- WHAT YOU HAVE TO DO -
Search the material below for the string "California". Return every line that holds it.

────────────────────────────────────────

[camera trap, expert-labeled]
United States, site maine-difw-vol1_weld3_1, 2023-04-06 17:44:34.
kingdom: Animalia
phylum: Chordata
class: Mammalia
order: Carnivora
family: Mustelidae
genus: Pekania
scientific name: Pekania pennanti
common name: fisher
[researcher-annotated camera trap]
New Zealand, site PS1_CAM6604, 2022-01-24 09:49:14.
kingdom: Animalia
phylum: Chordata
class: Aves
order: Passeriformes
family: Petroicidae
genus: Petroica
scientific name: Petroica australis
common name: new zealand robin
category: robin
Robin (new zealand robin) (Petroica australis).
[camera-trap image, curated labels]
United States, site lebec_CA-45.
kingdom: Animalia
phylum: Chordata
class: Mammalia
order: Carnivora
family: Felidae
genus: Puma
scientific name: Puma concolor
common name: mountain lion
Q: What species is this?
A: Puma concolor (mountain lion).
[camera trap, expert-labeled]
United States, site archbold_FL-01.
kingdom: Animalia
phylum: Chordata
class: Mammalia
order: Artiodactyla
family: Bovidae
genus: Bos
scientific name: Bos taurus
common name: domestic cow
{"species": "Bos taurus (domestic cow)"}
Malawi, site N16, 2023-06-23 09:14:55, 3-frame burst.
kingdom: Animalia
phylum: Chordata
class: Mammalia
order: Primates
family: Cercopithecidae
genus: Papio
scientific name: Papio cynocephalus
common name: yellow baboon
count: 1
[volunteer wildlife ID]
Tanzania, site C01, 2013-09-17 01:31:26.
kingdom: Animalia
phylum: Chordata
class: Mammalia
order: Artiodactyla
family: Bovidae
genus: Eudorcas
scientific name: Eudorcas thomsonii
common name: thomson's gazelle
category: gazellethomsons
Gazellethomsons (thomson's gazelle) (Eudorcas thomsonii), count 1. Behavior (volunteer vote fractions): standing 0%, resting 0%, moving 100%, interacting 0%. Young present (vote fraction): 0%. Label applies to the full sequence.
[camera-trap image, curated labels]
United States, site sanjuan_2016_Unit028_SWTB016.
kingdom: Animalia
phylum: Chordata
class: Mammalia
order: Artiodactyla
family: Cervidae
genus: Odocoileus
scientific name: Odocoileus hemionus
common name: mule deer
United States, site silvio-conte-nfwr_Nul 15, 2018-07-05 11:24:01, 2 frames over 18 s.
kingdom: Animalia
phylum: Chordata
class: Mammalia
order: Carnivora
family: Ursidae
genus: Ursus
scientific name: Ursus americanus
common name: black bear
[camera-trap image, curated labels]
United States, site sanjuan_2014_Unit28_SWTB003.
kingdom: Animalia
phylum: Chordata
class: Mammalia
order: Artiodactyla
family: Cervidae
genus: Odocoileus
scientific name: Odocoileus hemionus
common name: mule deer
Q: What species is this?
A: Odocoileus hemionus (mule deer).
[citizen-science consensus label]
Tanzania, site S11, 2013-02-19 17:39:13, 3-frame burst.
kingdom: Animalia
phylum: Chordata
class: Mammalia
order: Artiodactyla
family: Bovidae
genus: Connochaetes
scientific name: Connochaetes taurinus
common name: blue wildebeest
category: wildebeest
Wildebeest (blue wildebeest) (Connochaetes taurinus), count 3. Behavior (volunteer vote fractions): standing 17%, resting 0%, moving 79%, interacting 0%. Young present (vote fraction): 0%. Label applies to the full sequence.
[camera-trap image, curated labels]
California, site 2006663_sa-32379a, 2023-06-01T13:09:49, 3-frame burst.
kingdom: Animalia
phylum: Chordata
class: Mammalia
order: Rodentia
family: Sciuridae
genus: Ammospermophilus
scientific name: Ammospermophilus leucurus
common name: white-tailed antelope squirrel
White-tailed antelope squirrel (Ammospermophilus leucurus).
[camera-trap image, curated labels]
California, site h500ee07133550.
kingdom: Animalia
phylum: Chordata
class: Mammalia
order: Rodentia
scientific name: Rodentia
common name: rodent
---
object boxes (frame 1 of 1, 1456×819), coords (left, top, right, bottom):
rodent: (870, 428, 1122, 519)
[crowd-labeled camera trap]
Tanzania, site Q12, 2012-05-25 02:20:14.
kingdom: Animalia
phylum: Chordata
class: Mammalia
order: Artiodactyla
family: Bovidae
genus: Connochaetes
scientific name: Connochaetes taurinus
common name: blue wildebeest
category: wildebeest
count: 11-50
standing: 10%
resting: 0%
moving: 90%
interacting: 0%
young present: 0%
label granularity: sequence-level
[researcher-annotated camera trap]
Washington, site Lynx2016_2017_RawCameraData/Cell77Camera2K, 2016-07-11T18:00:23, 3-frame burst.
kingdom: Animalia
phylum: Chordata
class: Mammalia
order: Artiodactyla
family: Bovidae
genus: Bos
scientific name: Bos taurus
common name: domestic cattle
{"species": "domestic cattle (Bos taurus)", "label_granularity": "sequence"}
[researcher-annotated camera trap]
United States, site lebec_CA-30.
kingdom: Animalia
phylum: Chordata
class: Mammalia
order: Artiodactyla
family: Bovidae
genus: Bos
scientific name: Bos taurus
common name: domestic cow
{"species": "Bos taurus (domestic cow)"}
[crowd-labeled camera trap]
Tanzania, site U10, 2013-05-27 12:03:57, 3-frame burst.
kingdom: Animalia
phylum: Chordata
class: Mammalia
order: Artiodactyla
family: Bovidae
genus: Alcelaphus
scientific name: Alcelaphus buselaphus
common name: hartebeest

────────────────────────────────────────

- OUTPUT OF THE EXERCISE -
California, site 2006663_sa-32379a, 2023-06-01T13:09:49, 3-frame burst.
California, site h500ee07133550.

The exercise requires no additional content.